This is a 1780 Antoine de Sartine map of Florida. The map depicts the region from Apalachee Bay to the Atlantic Ocean and from Cumberland Island to Havana, Cuba. Created for the French navy during the American Revolutionary War, a fairly high level of detail is present along the coastline. Depth soundings are indicated along the Atlantic coast and a decent distance from the Gulf coast of Florida. Cays, bays, capes, and rivers are labeled all along the coast, including the St. John's River, Tampa Bay, Cape Canaveral, and St. Joseph's Bay. Forts, European settlements, and Native American villages are also identified, such as St. Augustine. Many of the Florida Keys are labeled, including Dry Tortugas. Two notations north of Apalachee Bay comment on a fort that was built by the Spanish in 1719, and Fort Crevecoeur, which was apparently abandoned by the French in 1718. Three compass roses and rhumb lines are illustrated.
Publication HistoryThis map was created by Antoine de Sartine and published by the French Dépôt des Cartes et Plans de la Marine in 1780.
Antoine de Sartine (1729 - 1801) was a competent, ruthless, and extravagant figure who dominated Paris for nearly 15 years. Sartine was born in Barcelona, Spain, the son of French financier Antoine Sartine. Upon the death of his mother, young Antoine was sent to Paris to be educated in Law. Following his studies, Sartine purchased the commission of Criminal Lieutenant of Police and was subsequently ennobled. A favorite of the King, he was soon appointed Lieutenant General of Police in 1759. This effectively made him dominant local power in Paris. Despite his purchased commission, Sartine proved to be a competent and effective city administrator. Paris flourished under his care, he restored public buildings, founded schools, improved finances, and tempered police corruption. He was also head of the French Intelligence organization, at the time the envy of Europe, and reported daily to the King with all of the city's gossip and scandals. This earned him the 1775 commission of Secretary of State for the Navy and the honorific rank of Minister of State. Sartine proceeded to expand and advance the French navy in competition with England. His influence put the French in a position to aid the American Revolutionaries against the British at the close of the Revolutionary War.

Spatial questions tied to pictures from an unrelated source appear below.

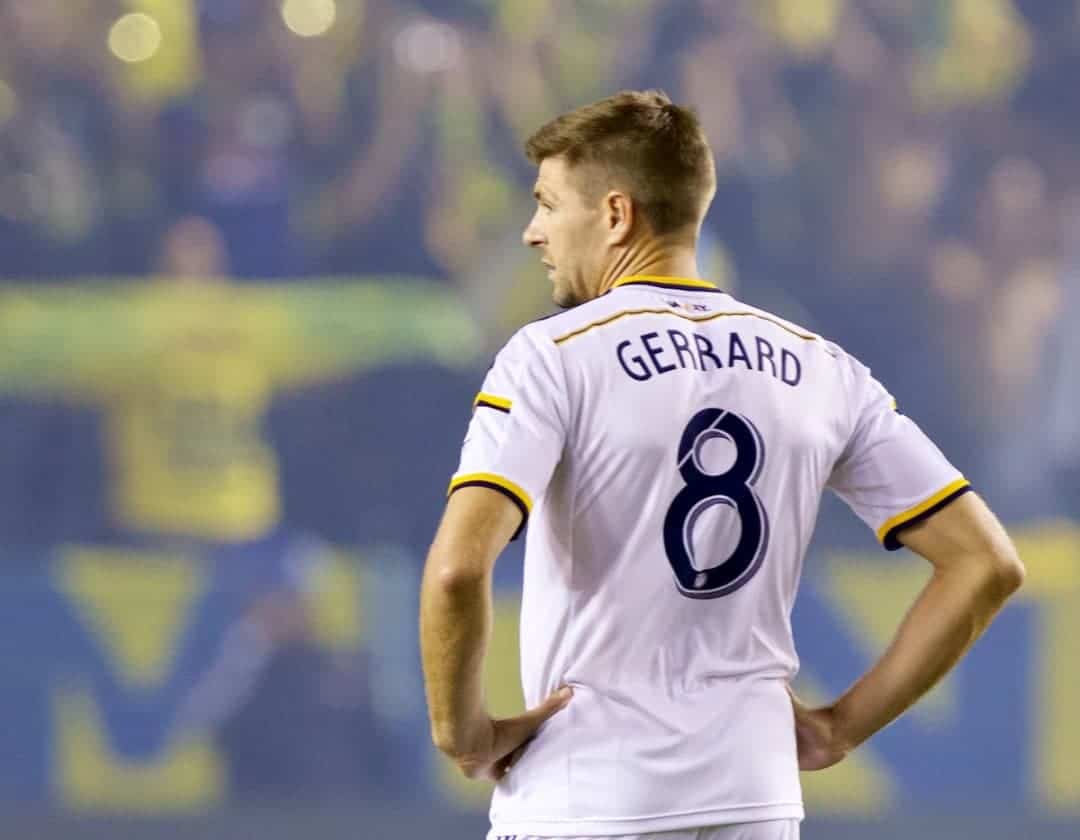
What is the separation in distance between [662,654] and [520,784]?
222 mm

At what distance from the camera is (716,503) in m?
1.89

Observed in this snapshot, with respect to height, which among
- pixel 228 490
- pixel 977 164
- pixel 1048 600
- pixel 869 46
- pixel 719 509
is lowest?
pixel 1048 600

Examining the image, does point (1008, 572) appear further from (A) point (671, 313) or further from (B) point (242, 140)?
(B) point (242, 140)

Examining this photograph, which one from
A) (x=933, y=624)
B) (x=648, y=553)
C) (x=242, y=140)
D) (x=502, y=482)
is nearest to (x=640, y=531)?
(x=648, y=553)

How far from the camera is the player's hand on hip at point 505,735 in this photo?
1880 millimetres

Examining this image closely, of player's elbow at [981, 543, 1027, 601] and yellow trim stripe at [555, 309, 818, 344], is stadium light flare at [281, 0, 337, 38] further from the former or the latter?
player's elbow at [981, 543, 1027, 601]

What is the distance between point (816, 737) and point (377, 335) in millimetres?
4271

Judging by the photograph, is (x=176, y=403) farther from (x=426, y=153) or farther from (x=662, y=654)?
(x=662, y=654)

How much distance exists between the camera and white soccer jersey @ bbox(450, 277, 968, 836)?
6.11 ft

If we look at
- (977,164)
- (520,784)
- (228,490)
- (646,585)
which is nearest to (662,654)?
(646,585)

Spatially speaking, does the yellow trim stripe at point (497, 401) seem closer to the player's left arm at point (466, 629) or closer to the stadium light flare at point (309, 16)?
the player's left arm at point (466, 629)

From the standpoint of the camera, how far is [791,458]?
6.43ft

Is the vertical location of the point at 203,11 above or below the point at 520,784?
above

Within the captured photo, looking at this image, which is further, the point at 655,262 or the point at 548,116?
the point at 548,116
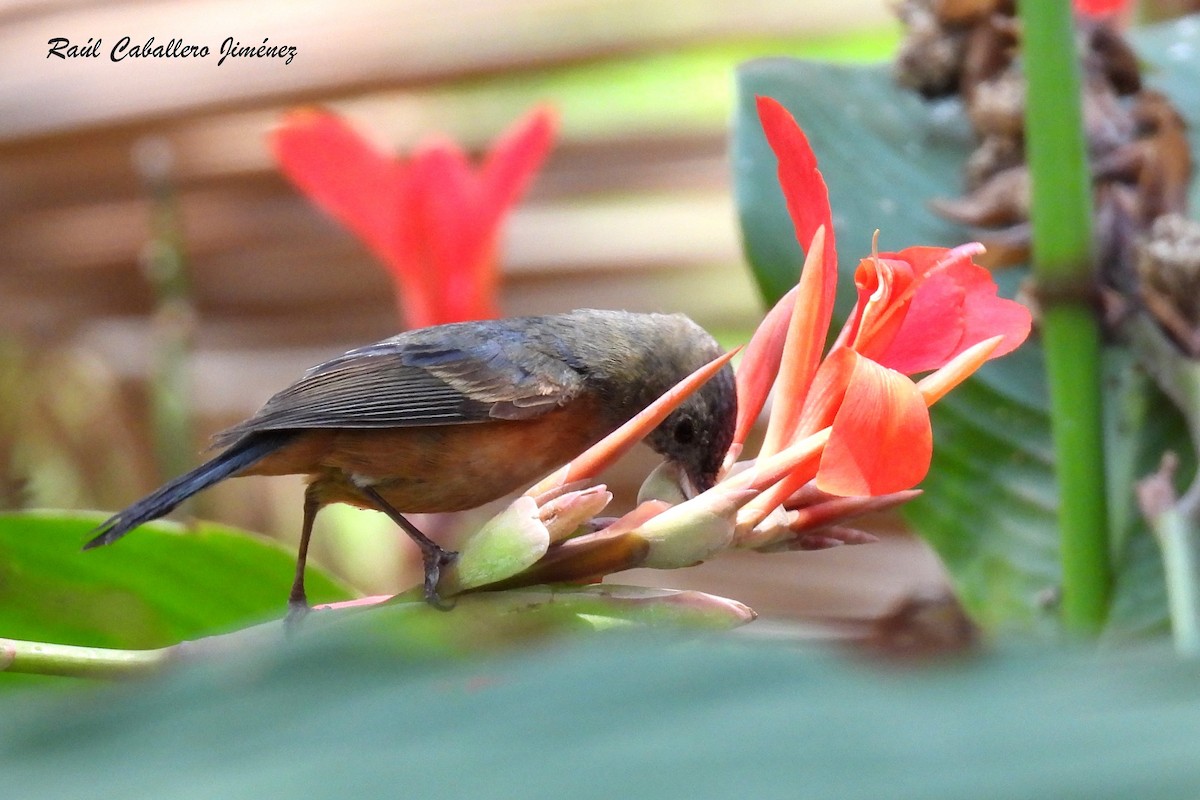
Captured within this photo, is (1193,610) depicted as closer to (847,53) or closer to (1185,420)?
(1185,420)

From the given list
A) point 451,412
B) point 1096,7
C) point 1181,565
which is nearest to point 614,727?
point 451,412

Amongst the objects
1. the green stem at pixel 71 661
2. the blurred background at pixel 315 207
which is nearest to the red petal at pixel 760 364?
the green stem at pixel 71 661

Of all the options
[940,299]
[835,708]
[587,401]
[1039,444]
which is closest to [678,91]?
[1039,444]

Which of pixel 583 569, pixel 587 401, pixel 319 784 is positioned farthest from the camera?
pixel 587 401

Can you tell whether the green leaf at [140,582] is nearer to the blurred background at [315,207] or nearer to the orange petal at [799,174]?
the orange petal at [799,174]

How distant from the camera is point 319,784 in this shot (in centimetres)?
22

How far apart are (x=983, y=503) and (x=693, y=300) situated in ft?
4.78

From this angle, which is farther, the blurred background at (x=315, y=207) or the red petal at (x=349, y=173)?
the blurred background at (x=315, y=207)

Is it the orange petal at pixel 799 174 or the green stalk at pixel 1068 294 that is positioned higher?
the orange petal at pixel 799 174

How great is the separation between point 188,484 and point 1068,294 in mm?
790

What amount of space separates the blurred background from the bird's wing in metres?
1.35

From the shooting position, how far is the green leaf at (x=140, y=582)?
2.96ft

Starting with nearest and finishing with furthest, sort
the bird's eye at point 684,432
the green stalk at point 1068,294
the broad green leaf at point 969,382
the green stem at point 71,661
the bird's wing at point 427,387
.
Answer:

It was during his tenure as head of the French Navy that Sartine ordered the creation of numerous updated nautical charts. Sartine's expansion of the Navy was reconsidered and deplored for its depletion of the French national treasury. As a result he was dismissed with honors in 1780. Following his dismissal, M. Sartine remained in Paris until the outbreak of the French Revolution. Unpopular with the French citizenry for his work as Police Lieutenant, he wisely fled to his childhood home of Barcelona, Spain. This no doubt saved his life as his son, who chose to stay behind, was shortly thereafter arrested and condemned to execution. Antoine de Sartine died in Tarragona, Spain in 1801.
Dépôt des Cartes et Plans de la Marine (fl. 1720 - present), often called the Depot de Marine, was a French hydrographic mapping organization founded in 1720 under Charles-Hercule of Albert de Luynes (674-1734). Much like the U.S. Coast Survey, the British Admiralty, and the Spanish Deposito Hydrografico, the Depot was initiated as a storehouse and distribution center of existing nautical and marine charts. Eventually the depot initiated its own mapping activities in an attempt to improve and expand upon existing material. Some of the more prominent cartographers and hydrographers associated with the of Dépôt des Cartes were, Philippe Buache, Jacques-Nicholas Bellin, Giovanni Rizzi-Zannoni, Rigobert Bonne, and Jean Nicolas Buache.
Very good. Even overall toning. Blank on verso.
Touchton Map Library L2011.070.043. LOC G3930 1780 .F7. OCLC 973333698.